* Task: Retype every record exactly as it appears.

* Dataset extract:

####################

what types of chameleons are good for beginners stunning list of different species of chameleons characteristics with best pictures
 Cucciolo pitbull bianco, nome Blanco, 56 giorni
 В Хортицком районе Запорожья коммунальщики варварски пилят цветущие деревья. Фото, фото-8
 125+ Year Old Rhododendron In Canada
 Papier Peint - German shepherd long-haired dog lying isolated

####################

* The answer:
what types of chameleons are good for beginners stunning list of different species of chameleons characteristics with best pictures
 Cucciolo pitbull bianco, nome Blanco, 56 giorni
 В Хортицком районе Запорожья коммунальщики варварски пилят цветущие деревья. Фото, фото-8
 125+ Year Old Rhododendron In Canada
 Papier Peint - German shepherd long-haired dog lying isolated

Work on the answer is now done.